- Document section:
---+---
MD 402 begins at an intersection with MD 2/MD 4, which run concurrently as Solomons Island Road, in the northern end of Prince Frederick. The roadway continues west as West Dares Beach Road to Prince Frederick Boulevard. MD 402 heads east as two-lane undivided Dares Beach Road, which intersects Armory Road at a roundabout and passes south of Calvert High School. The state highway passes through a forested area with scattered residential subdivisions. Between Prince Frederick and Dares Beach, MD 402 intersects Wilson Road, which heads north toward Plum Point. On the western edge of Dares Beach, the old alignment of MD 402, which is unsigned MD 768 (Dares Wharf Road), splits to the northeast. MD 402 continues east as Branch Street to its eastern terminus at Chesapeake Avenue, one block west of the Chesapeake Bay shoreline.
---+---
- Data extract:
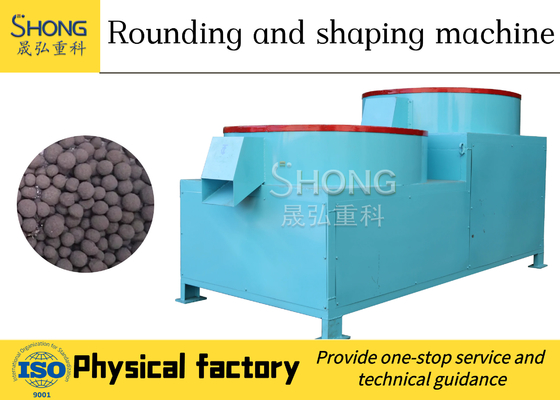 Máquina do granulador do adubo de 50 Ton Per Day Ball Shape para a capacidade grande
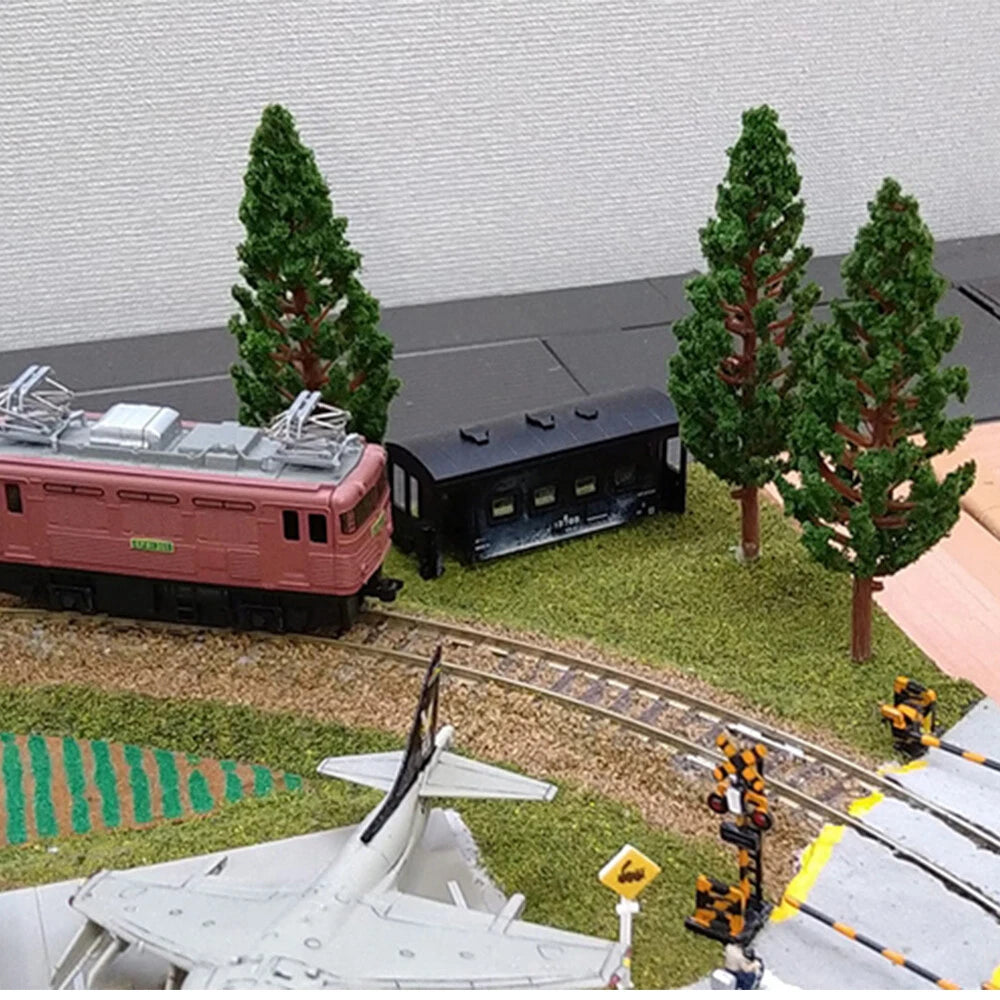 20pc Pine Tree Scenery for Model Railroad Diorama (Scale)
---+---
- Actions to take:
- A) Copy the route description between "MD 402 begins" and "Chesapeake Bay shoreline.", inclusive, and replace "roundabout" with "traffic circle".
- B) According to the route description, at which street does MD 402 reach its eastern terminus?
Rely only on the route description, not on the material.

- Results of the tasks:
- A)
MD 402 begins at an intersection with MD 2/MD 4, which run concurrently as Solomons Island Road, in the northern end of Prince Frederick. The roadway continues west as West Dares Beach Road to Prince Frederick Boulevard. MD 402 heads east as two-lane undivided Dares Beach Road, which intersects Armory Road at a traffic circle and passes south of Calvert High School. The state highway passes through a forested area with scattered residential subdivisions. Between Prince Frederick and Dares Beach, MD 402 intersects Wilson Road, which heads north toward Plum Point. On the western edge of Dares Beach, the old alignment of MD 402, which is unsigned MD 768 (Dares Wharf Road), splits to the northeast. MD 402 continues east as Branch Street to its eastern terminus at Chesapeake Avenue, one block west of the Chesapeake Bay shoreline.

- B) Chesapeake Avenue, one block west of the Chesapeake Bay shoreline.